Konunun doğrudan Aile ve Sosyal Politikalar Bakanlığı'nı ilgilendirdiğine dikkat çeken Arınç, "Onların maaşlarını, geleceklerini garanti altına almak için böyle bir kanun tasarısını görüşmeye açacağız. Daha da olgunlaştıracağız. Meclise süratle sevk edeceğiz. Mayıs sonuna kadar bu kanunu çıkartmış olabiliriz" ifadelerini kullandı.

Hrant Dink'in bir terör olayında hayatını kaybettiğine işaret eden Arınç şu ifadeleri kullandı:

"Hrant Dink'e bir terör mağduru denilebilir. Uludere'de güvenlik güçlerinin bombalaması sonucu çok sayıda insan hayatını kaybetti.

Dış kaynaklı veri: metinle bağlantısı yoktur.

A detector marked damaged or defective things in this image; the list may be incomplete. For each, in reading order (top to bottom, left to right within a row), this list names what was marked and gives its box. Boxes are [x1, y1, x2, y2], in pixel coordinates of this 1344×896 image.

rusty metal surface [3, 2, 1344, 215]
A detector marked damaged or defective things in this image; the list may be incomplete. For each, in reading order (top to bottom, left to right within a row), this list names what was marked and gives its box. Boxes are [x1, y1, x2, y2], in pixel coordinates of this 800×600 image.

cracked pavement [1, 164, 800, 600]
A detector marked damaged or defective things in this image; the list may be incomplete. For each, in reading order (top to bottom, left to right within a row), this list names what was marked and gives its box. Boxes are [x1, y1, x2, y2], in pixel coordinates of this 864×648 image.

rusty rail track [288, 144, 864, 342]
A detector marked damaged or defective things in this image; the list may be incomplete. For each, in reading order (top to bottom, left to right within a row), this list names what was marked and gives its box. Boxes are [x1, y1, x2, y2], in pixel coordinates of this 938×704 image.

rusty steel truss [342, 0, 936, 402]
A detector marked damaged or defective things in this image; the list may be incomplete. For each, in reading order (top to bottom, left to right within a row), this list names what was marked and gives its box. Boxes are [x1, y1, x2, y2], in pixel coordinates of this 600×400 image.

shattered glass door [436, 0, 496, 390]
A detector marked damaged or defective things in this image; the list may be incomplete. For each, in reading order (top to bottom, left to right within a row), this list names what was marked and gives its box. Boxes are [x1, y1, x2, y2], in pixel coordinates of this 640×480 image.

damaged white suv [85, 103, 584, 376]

O insanların üzerlerinden silah da çıkmadı. Kanundaki tariflere uymamız lazım. Bunun talebe bağlı olması düşünülüyorsa, o kişilerin talep etmesi lazımdır. Uludere'de hayatını kaybeden insanların ailesine 100 bin TL'ye aşkın tazminat ödenmesine karar verildi. Bir müracaat şartına bağlı olabilir. Arzu ederlerse olayı tarif ederler. Sonunda kanun kapsamına girerlerse bundan istifade edebilirler" açıklamalarında bulundu.